### [Extrait choisi]
Dans ce texte, nous ne chercherons pas à imposer une lecture, mais à la proposer. Non pas pour opposer la foi chrétienne à la tradition juive, mais pour explorer, avec rigueur et respect, ce que la Torah elle-même semble annoncer lorsqu’on la lit à la lumière du Christ. Car si l’on accepte un instant de suspendre ses présupposés (comme nous le verrons dans la section suivante), la lecture chrétienne devient non seulement recevable, mais profondément cohérente.
II. Une question d’herméneutique : lire avec ou sans le Messie
Avant d’entrer dans le cœur du sujet, il est juste de poser une question que peu osent aborder en toute transparence : comment lisons-nous les textes bibliques ? Car la manière dont on interprète un texte dépend toujours, au moins en partie, de la position depuis laquelle on le lit. Ce principe, bien connu des sciences cognitives, de la critique littéraire et de la philosophie herméneutique, s’appelle un biais interprétatif. Il désigne le fait que notre lecture est toujours orientée par des grilles mentales, culturelles ou théologiques préexistantes. Cela ne signifie pas que toute lecture est fausse, mais qu’aucune lecture n’est parfaitement neutre.

### [Tâche assignée A]
D'après l'extrait, quel nom donne-t-on au principe selon lequel la manière d'interpréter un texte dépend de la position depuis laquelle on le lit ?
### [Tâche assignée B]
Recopiez le passage de l'extrait compris entre « Dans ce texte, nous » et « mais profondément cohérente. », ces mots inclus.

### [Informations affichées]
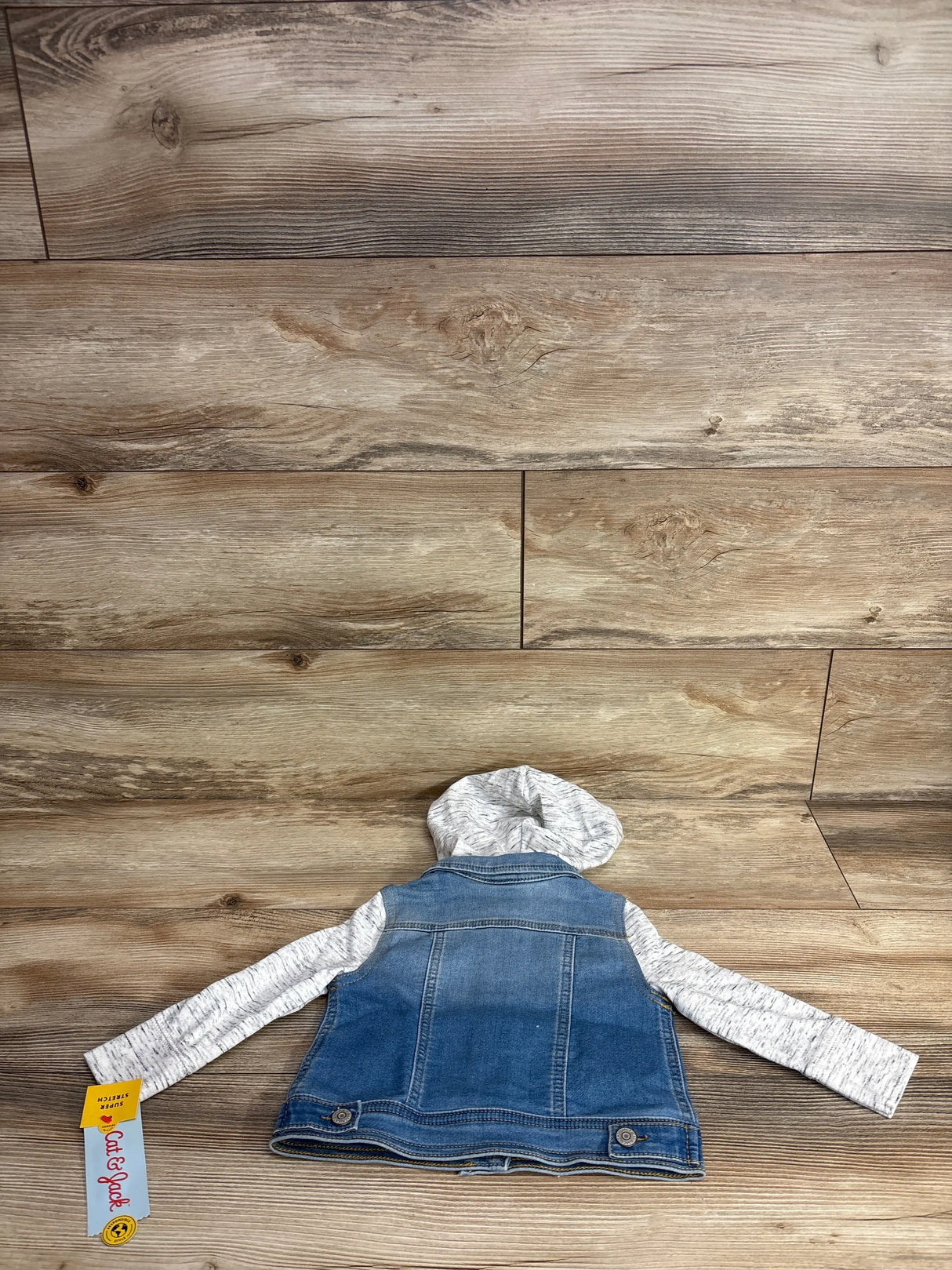 Kids' denim jacket with gray hood and sleeves, laid flat on wood background, Cat & Jack tag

### [Corrigé de l'exercice A]
Un biais interprétatif.

### [Corrigé de l'exercice B]
Dans ce texte, nous ne chercherons pas à imposer une lecture, mais à la proposer. Non pas pour opposer la foi chrétienne à la tradition juive, mais pour explorer, avec rigueur et respect, ce que la Torah elle-même semble annoncer lorsqu’on la lit à la lumière du Christ. Car si l’on accepte un instant de suspendre ses présupposés (comme nous le verrons dans la section suivante), la lecture chrétienne devient non seulement recevable, mais profondément cohérente.